そのような事が、本当にできるのか?誠は最初は半信半疑だった。しかし、修行が進むにつれて、誠は特に六神通の中でも、他心通、即ち、他の人の心の内面を知る神通を得ていく能力が特に備わってきていた。誠は、次第に天界における諸菩薩、天人たちの様子を知る天眼通、天耳通をも獲得するに至っていった。夜のしじまに、目をつむり、つぶさに天界の様子を観察すると、大いなる菩薩たちが、天界における多くの衆生の為に、仏の深甚なる法を説いている様を見ることが出来るようになっていた。菩薩界、仏界とは、本当にあるものなのだ。誠は確信していた。
「誠さん、私よ」「律子か?」「そうよ、私。私、その世での人生はとっても短かったけれど、誠さんと出会って、ほんと幸せだったの。それにね、あなたがいつも祈りを運んでくれているおかげで、今は、嬉々として、多くの人たちの為に、こっちで奉仕してるの。楽しいわ。私たち、こっちでは、天女って呼ばれてるのよ。嬉しいわ。それに、歳をとらないだけに、いつまでも若々しいの。それからね、そっちでは、歳をとってから亡くなっても、若々しい心、清らかな心でいると、こっちにきてからは、青年の姿で過ごせるのよ。私、こっちに来てから、そんな方を何人も知ってるわ。でもね、醜い心、人を怨む心、欲しい惜しいの心でいると、ぜったいにこっちに来れないの。こっちじゃ、ずっとずっと地下の様子も見れるけれど、それは、それは、悲惨なものだわ。とっても可愛そうだけど、私では、どうしようもないの。でも、もう、こっちでは、誠さんの座る場所は、もう用意してあるのよ。阿那律さんと阿難さんっておっしゃったかしら。その方にお願いして、私が、毎日きれいに磨いているのよ」律子の声が耳元でささやくように、誠には、もうはっきりと聞こえるようになっていた。「律子、そうなのか。嬉しいよ。また会えるのが楽しみだな」「そうね。すぐそんな日がやってくるわ。そっちじゃ、ほんと大変なこともあるようだけど、変な女だけにはつかまっちゃ駄目よ」律子が冗談っぽくそう言った。
誠の修行は5年に及んだ。その間、多くの友ができ、また、軽い三昧、祈りに入るだけで、誠の観念における光り輝く真如世界をこの世に曼荼羅世界として現出せしめることができるようになっていた。

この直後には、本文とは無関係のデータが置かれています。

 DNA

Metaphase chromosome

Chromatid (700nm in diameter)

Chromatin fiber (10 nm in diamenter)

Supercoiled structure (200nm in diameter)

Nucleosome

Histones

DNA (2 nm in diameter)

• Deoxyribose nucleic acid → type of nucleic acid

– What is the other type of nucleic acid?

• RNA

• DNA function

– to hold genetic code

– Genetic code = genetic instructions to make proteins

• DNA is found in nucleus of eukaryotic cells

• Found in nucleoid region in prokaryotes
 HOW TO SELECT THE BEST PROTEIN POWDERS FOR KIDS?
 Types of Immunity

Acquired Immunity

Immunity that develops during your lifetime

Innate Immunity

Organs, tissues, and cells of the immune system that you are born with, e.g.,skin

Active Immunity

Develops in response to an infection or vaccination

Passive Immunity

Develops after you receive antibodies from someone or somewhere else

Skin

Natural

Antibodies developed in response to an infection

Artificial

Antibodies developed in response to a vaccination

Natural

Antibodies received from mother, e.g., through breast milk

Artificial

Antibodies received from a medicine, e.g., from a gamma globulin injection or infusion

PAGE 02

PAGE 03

誠はまだまだ新参だったが、そのことによって、もはや誠の中には確固たる確信がゆるぎないものとなっていた。弥勒。もう誠の中にはその存在としてこの世に生を受けたことが、はっきりと確信できていた。今まで迷いの生を受けてきたが、もはやこの世に死して後、再び生を受けることはないという確信が、誠にははっきりと感じられていた。

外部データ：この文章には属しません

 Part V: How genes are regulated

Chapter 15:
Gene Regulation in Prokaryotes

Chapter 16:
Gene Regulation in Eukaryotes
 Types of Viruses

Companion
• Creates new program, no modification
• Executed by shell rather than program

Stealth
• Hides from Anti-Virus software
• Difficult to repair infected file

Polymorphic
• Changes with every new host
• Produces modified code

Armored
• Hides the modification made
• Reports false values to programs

「北条君、お元気ですか?」久しぶりに吉祥寺の先生から手紙が届いた。誠は嬉しかった。しかし、内容は意外なものだった。「北条君、たった4,5年で、多くの人の仏性を開顕せしめる祈りを身につけたことは、私にとっても驚きです。もう光は遠くこちらにも届いていますよ。4,5年といっても大変な修行だったでしょう。もう、身を責めやつす修行に区切りを打ってはどうですか?もう十分に祈りの力は備わっているはずです。この現実社会の娑婆は苦に満ちている。

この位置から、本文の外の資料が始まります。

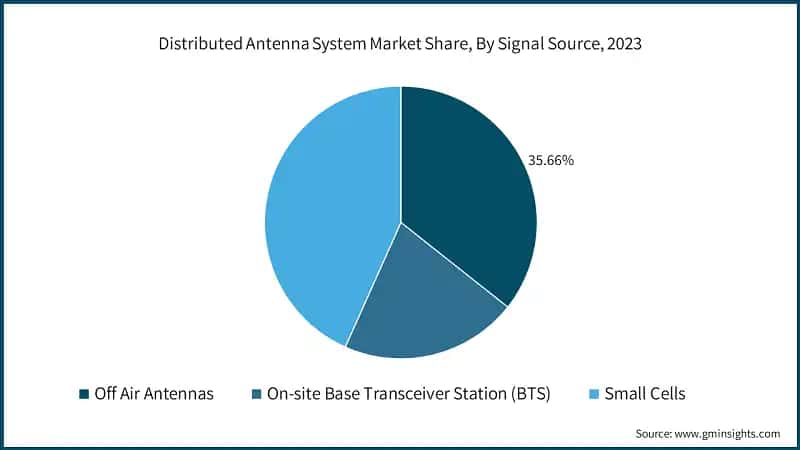 Distributed Antenna System Market Share, By Signal Source, 2023

35.66%

Off Air Antennas
On-site Base Transceiver Station (BTS)
Small Cells

Source: www.gminsights.com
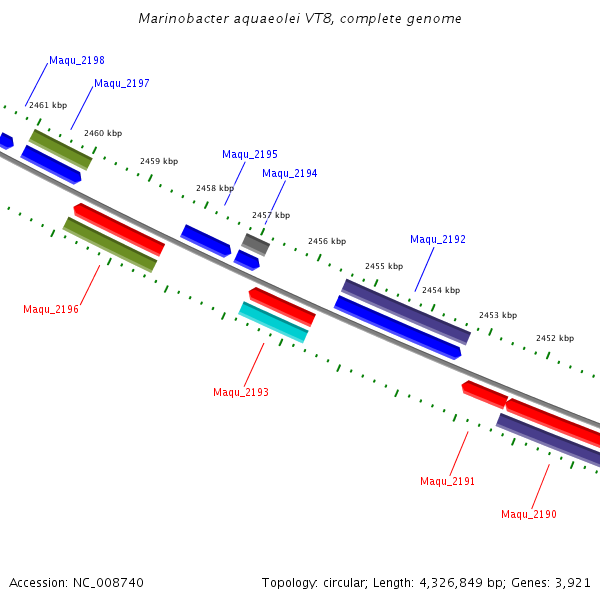 Marinobacter aquaeolei VT8, complete genome

Maqu_2198
Maqu_2197
2461 kbp
2460 kbp
2459 kbp
Maqu_2195
Maqu_2194
2458 kbp
2457 kbp
2456 kbp
Maqu_2192
2455 kbp
2454 kbp
2453 kbp
2452 kbp
Maqu_2196
Maqu_2193
Maqu_2191
Maqu_2190

Accession: NC_008740
Topology: circular; Length: 4,326,849 bp; Genes: 3,921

多くの方が、現実の火宅の中で苦しんでいます。その方たちの為に、祈りの安住の地を離れて、救いの道に立ってください。私も、あなたの力を今、必要としています。近々再びお目にかかれる日を楽しみにしています」「先生…」誠にはしばらく言葉がなかった。この道に入らしめてくれてくれた方。その先生が、今、自分を必要としている。律子、どうしたらいい?「誠君、誠君の今があるのは、その先生のおかげじゃない?誠君と出会えたのも、その先生のおかげのような気が、私にはするの。その先生に身をゆだねてみたら?」「そうか、律子…」誠は、数日考え、決心した。出家僧としては、もう二度とこの深山の門をくぐることはできなくなるが、それも道なら、潔く後にして進もう。これからどんな道が待っているかわからなかったが、誠は、再び世間に身を置くことを決心し、多くの友との惜別の念をもって、深き深山を後にした。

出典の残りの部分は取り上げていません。